En la portada aparece en blanco y negro una foto, en la foto dos hombres toman a un tercero que hace equilibrio en el aire. La pirueta no da la impresión de ser muy osada, pero traza en conjunto la imagen de una pirámide enclenque que está a punto de venirse abajo: los rostros de Hans Arp y Hans Richter sonríen mientras sostienen a Tristan Tzara. Y el rostro de este, juvenil y redondo, habla de su precocidad: se había acostumbrado desde que dejó su Rumania natal a ser el benjamín de la tribu. No le importaba que sus compañeros fueran más grandes que él ni haber tenido apenas 15 años la noche en la que llegó a alojarse en la pensión Altinger, la misma que su compatriota Janco, en la Zürich neutral durante la Primera Guerra Mundial.

CONTENIDO DEL CONJUNTO |
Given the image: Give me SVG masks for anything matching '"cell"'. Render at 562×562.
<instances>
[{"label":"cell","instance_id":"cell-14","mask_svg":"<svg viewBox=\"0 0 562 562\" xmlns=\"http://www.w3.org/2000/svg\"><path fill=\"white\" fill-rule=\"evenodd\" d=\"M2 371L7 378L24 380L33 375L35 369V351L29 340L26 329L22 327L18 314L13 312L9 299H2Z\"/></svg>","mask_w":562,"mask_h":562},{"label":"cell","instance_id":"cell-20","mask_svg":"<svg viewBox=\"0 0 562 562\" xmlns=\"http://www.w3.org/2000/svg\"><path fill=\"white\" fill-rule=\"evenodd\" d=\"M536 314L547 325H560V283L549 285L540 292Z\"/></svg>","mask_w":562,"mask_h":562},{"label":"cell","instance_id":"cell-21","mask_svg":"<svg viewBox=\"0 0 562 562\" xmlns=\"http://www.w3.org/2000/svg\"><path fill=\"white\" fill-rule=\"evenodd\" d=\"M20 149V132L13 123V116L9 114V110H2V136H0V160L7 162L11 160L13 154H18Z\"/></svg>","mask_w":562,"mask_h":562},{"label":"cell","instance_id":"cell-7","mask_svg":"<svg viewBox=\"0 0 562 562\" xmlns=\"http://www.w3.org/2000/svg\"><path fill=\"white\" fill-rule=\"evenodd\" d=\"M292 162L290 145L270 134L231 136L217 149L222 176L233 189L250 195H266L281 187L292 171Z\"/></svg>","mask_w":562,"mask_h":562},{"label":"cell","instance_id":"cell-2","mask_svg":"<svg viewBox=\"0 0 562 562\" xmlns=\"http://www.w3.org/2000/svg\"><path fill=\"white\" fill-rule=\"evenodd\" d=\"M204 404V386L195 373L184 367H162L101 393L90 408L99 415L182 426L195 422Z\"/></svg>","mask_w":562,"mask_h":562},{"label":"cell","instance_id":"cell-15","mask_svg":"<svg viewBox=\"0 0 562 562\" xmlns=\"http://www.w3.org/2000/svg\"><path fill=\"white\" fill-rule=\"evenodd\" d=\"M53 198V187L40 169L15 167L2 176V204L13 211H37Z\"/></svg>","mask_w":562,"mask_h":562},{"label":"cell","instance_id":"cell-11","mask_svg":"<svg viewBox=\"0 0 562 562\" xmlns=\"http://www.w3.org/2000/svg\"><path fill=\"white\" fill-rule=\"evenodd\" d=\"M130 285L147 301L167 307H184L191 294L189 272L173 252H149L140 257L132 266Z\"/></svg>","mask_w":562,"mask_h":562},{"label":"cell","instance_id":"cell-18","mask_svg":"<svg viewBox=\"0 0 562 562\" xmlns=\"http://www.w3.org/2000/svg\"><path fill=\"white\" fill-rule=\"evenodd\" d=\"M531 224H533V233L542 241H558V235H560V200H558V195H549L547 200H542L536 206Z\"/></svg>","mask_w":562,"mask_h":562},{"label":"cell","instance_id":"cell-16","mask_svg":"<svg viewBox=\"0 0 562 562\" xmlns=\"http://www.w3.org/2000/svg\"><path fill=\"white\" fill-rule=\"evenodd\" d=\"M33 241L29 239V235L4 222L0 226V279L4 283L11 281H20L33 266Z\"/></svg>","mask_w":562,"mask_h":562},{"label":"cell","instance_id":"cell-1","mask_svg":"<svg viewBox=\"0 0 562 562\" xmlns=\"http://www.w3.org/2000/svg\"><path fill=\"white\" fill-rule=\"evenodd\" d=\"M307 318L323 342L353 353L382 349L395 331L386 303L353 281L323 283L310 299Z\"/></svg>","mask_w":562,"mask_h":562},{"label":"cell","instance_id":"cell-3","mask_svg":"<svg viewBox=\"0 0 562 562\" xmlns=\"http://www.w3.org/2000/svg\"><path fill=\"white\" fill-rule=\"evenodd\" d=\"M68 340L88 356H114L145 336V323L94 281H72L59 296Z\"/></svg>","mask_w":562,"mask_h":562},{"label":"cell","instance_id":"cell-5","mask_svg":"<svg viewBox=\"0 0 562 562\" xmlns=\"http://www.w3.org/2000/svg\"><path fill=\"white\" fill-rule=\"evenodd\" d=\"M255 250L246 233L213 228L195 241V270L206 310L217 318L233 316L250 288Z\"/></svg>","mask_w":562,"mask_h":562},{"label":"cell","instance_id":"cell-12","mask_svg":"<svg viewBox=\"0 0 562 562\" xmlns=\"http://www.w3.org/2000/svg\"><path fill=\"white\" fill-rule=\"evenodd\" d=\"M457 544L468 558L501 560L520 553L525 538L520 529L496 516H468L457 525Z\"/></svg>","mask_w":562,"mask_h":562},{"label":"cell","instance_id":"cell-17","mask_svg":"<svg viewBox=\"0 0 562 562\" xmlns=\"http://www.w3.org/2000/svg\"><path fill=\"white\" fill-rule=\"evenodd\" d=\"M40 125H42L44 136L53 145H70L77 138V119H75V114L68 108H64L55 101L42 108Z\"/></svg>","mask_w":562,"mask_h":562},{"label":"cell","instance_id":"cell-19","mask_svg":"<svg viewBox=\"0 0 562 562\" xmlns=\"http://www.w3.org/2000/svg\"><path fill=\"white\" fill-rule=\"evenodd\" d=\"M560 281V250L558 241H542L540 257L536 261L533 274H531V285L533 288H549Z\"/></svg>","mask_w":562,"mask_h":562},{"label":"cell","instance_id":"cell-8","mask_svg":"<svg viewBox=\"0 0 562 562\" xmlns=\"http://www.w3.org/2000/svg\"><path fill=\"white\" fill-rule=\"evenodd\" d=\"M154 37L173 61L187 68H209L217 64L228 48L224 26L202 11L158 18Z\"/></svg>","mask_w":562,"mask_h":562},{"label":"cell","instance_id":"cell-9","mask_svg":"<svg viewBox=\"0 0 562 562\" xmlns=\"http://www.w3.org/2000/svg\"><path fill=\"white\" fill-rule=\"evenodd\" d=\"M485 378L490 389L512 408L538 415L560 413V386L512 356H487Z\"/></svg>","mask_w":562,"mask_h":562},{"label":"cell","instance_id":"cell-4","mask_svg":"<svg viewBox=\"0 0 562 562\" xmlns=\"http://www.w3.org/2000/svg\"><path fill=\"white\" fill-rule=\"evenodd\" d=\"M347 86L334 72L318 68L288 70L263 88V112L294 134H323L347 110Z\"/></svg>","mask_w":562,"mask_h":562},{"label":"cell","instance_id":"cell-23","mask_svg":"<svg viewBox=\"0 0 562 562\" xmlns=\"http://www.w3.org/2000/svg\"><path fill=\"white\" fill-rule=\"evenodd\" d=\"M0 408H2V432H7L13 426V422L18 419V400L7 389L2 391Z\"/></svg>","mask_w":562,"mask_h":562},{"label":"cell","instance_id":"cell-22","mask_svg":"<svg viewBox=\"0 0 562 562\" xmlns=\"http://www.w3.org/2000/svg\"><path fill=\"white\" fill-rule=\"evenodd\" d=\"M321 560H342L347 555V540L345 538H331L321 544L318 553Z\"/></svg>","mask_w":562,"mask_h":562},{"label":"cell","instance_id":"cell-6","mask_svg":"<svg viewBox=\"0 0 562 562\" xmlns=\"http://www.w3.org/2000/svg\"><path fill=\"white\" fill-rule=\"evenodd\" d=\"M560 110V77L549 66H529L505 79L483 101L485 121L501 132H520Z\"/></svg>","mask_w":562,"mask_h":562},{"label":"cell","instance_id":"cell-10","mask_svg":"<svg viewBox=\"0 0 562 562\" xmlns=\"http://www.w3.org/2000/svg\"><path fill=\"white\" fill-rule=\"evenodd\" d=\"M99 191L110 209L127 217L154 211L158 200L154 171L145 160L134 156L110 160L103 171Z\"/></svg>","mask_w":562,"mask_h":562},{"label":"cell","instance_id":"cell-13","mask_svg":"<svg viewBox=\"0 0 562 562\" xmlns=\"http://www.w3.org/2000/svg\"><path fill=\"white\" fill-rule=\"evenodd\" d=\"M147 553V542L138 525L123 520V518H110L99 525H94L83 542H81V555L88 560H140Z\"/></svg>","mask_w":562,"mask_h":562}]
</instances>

EJERCICIO |
Responde con base en el texto sobre la foto de portada:
1. ¿Quiénes sostienen a Tristan Tzara en la foto?
2. ¿Cuál era el país natal de Tzara?
3. ¿En qué pensión llegó a alojarse en Zürich?

RESULTADO |
1. Hans Arp y Hans Richter.
2. Rumania.
3. La pensión Altinger.